As the Olympics draws to a close, I reflect on the exceptional Australian Performances – the Dubler’s, the success of the swim team, the class and humility of Patty Mills, the honesty of Skye Nicolson and the super-human effort and teamwork of all the Olympians and their support teams.
I also reflect on my thoughts around even holding a global event in the middle of a pandemic. But sometimes you just have to keep going. You have to get to the starting line and be ready to step up, embrace, react and keep going.
I also reflect on the Prime Minister’s statement at the beginning of this pandemic “it’s not a race”, but for those of us in the entertainment industry, it is a race.
A race to reopen our theatres.
A race to get our out of work performers, stage-hands, administrators and marketers back working.
And a race to get audiences off their couches and back in our venues.

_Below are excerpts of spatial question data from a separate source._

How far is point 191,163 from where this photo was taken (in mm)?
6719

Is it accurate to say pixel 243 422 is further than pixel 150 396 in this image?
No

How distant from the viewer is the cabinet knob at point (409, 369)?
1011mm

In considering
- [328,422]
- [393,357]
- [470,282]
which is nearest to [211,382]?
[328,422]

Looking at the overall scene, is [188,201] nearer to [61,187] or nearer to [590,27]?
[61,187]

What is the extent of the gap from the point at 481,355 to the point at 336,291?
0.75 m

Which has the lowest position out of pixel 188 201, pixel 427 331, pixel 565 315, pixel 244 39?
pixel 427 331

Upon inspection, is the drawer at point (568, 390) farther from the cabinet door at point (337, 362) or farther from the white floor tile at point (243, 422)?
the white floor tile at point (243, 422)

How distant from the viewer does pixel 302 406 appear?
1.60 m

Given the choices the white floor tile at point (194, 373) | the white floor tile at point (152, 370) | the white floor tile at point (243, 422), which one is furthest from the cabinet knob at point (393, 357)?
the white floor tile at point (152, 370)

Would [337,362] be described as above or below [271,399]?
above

Australia led strongly in the early days of the pandemic and international producers wanted to stage their shows here. In 2020, you could’ve called us the golden child. We had strong safety measures at the venues. Theatre owners, managers, producers and promotors made sacrifices – amongst many, is accepting reduced capacities just to open the doors.
As of today, we have our two major cities in lockdown, and all of our entertainment venues are closed. People are out of work, without any degree of certainty when they will be back. The impact of this on the arts and entertainment industry and the people who make it thrive is far reaching.
So it is a race. We must find a way to get our theatres back open. Consistently. I’m not sure it takes a rocket scientist, or indeed an arts marketer, to work out that vaccination is the way forward.
So here’s the call to arms. We need the Australian public to be the Dubler to the entertainment industries Maloney. We need your support. We need you to get vaccinated so the theatres can open and stay open. And then we need you to buy tickets to our live events.
The big difference between sport and entertainment is by definition, sport is about competition and therefore winning. Entertainment is about participating. In this instance, sitting back and watching the art unfold before you. And for live theatre, we just can’t do that from our lounge rooms.